**Dataset records**
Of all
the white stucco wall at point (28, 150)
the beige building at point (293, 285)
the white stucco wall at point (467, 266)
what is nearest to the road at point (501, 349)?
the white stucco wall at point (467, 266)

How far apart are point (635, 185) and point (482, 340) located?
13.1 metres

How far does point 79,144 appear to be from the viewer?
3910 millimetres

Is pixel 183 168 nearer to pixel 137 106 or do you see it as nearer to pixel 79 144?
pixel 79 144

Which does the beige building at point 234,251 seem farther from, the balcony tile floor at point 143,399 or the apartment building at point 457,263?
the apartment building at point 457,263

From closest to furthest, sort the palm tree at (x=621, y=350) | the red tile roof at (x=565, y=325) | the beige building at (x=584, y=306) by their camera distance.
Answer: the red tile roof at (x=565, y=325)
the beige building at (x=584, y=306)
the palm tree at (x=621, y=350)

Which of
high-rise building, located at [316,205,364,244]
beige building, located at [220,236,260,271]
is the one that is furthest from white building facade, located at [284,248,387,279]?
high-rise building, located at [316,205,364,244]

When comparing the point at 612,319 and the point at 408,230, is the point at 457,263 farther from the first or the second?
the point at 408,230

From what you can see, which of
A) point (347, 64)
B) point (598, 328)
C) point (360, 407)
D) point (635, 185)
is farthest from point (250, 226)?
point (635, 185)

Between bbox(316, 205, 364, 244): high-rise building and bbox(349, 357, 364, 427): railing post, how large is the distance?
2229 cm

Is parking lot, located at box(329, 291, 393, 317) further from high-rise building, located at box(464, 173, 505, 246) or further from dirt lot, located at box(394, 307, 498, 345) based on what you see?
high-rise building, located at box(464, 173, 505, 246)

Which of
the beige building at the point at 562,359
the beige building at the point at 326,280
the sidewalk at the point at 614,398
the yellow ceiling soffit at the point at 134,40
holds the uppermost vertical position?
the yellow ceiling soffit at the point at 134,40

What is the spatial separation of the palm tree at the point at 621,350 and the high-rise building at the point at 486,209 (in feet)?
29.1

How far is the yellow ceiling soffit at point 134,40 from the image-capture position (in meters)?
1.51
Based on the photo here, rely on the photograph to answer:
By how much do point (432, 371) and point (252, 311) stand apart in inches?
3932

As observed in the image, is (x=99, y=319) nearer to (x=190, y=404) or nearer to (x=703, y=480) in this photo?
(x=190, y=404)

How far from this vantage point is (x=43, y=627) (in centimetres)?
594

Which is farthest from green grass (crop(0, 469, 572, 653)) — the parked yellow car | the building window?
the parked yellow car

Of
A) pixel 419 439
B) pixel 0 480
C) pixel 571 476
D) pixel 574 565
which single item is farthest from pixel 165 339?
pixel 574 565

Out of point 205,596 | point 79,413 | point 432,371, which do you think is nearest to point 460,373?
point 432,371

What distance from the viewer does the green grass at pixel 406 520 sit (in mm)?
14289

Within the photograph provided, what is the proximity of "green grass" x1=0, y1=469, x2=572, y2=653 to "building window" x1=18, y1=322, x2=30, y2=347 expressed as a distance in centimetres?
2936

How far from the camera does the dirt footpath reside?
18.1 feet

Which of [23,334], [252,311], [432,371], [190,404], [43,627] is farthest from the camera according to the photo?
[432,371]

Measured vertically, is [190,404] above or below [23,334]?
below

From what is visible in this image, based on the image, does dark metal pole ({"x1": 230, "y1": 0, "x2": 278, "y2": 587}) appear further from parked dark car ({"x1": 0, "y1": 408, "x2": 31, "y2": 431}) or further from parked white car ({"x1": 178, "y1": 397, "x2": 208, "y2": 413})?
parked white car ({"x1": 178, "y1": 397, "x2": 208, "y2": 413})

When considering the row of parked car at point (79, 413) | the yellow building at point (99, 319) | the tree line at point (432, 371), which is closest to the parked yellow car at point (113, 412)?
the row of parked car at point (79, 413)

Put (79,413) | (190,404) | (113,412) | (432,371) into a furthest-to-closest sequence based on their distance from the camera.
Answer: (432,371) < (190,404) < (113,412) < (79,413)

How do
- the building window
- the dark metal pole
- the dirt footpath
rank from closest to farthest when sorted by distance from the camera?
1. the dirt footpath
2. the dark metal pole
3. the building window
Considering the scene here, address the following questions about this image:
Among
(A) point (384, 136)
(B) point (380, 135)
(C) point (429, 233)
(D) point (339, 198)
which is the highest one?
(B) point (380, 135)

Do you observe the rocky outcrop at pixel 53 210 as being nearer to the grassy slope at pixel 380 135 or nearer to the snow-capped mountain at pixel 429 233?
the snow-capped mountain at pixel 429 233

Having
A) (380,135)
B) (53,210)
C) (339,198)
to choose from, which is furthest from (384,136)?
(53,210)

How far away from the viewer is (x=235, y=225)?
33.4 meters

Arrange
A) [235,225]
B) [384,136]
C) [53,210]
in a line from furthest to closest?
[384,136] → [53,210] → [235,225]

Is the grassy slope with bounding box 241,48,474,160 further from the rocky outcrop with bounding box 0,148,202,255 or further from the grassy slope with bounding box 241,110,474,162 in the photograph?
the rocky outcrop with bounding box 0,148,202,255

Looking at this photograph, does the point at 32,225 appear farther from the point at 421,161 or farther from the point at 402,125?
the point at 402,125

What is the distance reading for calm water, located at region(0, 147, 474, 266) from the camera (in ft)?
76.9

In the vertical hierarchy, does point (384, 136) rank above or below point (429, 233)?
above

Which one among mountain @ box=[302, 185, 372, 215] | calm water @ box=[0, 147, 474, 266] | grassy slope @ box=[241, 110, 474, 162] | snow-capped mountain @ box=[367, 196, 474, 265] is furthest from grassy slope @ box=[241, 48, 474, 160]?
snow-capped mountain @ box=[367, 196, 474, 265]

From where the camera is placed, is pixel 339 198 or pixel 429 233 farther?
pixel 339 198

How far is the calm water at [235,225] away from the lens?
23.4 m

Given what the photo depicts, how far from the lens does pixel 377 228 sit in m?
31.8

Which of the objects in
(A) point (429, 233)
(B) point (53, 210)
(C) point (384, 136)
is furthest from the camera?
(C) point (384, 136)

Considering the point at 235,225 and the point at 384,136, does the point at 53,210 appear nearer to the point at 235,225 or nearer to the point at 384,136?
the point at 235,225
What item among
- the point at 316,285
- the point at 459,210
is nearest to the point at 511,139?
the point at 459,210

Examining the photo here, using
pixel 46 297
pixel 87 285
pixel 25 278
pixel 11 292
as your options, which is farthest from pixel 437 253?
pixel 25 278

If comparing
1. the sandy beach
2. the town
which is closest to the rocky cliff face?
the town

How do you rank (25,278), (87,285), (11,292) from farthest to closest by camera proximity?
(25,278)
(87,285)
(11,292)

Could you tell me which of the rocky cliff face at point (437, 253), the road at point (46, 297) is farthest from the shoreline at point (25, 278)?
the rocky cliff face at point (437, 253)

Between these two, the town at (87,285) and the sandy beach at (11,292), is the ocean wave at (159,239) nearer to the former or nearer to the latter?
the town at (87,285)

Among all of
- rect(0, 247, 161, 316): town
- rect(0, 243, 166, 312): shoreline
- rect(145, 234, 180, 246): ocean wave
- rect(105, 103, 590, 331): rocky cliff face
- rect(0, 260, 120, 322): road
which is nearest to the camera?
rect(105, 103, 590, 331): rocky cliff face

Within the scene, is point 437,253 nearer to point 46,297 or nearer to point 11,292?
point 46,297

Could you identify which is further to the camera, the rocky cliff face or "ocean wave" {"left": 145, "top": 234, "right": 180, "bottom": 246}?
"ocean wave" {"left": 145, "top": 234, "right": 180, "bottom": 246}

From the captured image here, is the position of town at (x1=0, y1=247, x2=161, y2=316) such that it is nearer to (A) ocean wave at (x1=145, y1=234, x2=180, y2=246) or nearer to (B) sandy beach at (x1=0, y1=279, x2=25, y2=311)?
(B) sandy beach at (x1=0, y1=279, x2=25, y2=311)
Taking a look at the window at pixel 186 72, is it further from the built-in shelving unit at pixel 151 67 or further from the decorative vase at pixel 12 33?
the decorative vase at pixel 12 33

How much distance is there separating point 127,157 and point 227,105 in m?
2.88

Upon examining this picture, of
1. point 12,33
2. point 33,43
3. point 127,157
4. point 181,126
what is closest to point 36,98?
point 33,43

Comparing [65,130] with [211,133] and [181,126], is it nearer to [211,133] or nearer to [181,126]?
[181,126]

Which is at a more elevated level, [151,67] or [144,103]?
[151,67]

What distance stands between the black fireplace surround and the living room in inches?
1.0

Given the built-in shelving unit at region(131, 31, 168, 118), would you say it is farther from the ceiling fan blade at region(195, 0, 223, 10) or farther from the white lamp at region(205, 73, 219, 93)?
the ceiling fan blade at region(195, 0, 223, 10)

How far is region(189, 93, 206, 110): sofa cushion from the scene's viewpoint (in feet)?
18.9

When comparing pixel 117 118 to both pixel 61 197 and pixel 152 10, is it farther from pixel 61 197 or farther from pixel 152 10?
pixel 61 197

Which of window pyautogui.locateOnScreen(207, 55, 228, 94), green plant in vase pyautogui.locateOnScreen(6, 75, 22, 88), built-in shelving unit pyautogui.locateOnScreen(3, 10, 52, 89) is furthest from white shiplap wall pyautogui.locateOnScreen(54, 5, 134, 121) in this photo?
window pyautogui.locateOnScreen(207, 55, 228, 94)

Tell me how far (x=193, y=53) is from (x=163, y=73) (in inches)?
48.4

* * *

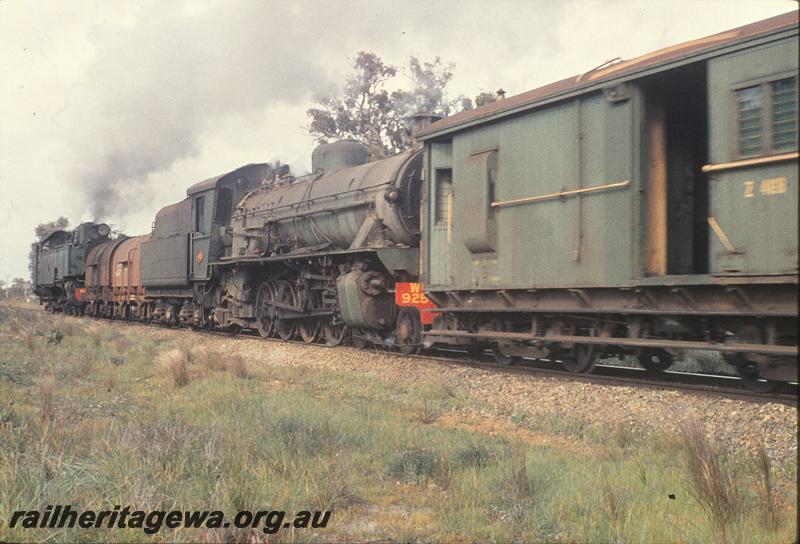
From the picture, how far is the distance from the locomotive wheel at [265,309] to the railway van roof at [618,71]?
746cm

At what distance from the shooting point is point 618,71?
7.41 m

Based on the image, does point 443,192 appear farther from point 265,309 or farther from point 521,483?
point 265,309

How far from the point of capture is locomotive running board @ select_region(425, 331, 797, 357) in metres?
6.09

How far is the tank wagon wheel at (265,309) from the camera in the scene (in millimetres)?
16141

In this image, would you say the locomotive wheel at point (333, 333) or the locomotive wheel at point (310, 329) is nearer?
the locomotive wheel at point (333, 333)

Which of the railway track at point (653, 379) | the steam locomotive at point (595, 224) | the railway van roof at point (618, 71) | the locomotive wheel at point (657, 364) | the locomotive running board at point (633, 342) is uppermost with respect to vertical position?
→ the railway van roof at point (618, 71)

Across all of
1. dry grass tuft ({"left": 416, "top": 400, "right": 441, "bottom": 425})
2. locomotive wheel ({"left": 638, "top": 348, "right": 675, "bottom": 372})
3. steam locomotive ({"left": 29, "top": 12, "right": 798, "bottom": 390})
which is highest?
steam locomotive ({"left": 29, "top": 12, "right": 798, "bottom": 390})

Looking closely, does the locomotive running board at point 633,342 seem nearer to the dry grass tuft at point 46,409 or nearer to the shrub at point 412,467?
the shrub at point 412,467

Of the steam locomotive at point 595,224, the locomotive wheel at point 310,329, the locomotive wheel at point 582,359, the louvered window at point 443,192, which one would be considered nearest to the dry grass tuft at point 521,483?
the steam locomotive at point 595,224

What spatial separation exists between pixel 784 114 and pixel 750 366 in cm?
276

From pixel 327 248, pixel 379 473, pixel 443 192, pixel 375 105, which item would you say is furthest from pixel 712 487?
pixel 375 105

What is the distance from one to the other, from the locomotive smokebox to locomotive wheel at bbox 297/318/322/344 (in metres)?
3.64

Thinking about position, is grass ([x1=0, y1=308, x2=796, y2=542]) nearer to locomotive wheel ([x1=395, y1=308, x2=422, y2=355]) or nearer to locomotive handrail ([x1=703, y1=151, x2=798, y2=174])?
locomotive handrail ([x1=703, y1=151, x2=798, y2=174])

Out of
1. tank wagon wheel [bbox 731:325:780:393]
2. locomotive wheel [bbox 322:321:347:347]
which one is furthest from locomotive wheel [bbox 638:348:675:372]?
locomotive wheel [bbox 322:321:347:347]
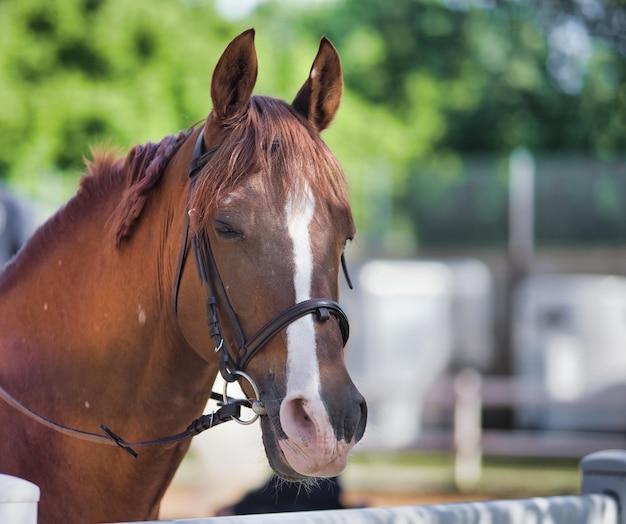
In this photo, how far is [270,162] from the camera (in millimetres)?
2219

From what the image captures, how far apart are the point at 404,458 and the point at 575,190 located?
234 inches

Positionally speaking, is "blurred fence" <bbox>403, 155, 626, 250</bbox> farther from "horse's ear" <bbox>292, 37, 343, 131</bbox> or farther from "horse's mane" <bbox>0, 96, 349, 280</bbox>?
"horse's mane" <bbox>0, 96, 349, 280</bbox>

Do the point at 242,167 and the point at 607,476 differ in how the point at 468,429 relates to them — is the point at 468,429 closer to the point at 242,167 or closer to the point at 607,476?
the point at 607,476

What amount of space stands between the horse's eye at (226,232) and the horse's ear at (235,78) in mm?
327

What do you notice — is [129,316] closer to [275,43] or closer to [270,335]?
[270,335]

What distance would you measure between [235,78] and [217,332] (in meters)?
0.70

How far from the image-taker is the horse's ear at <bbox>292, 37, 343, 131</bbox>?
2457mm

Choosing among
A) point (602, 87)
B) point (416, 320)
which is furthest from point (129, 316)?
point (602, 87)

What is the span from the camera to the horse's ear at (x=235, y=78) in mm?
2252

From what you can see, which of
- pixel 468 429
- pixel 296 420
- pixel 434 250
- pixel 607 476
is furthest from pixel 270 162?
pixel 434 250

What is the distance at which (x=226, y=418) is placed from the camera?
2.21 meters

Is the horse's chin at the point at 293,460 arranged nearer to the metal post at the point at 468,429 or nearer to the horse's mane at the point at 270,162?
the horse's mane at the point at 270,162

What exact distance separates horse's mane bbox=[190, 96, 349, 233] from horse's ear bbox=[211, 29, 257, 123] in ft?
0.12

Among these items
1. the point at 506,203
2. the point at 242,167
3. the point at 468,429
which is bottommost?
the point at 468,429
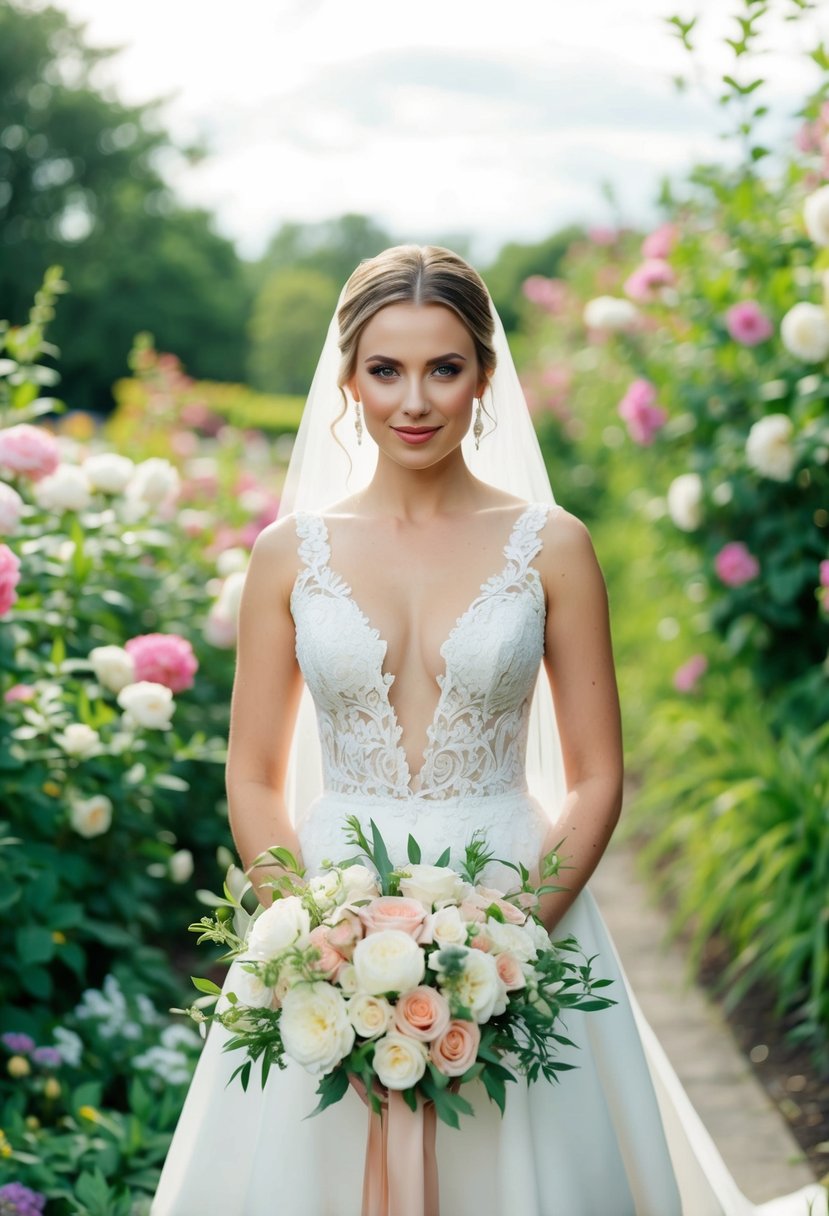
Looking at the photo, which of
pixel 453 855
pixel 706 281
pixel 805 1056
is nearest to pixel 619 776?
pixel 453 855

**Exercise**
Gather every line above that contains the word "slope", treating uppercase and lowercase as distinct.

**Complete output**
Do you observe the rocky outcrop at pixel 53 210 as being nearer to the grassy slope at pixel 380 135 or nearer to the snow-capped mountain at pixel 429 233?
Is the grassy slope with bounding box 241,48,474,160 further from the rocky outcrop with bounding box 0,148,202,255 or further from the grassy slope with bounding box 241,110,474,162 in the photograph?
Which one among mountain @ box=[302, 185, 372, 215] | calm water @ box=[0, 147, 474, 266] | grassy slope @ box=[241, 110, 474, 162] | snow-capped mountain @ box=[367, 196, 474, 265] is furthest from grassy slope @ box=[241, 48, 474, 160]?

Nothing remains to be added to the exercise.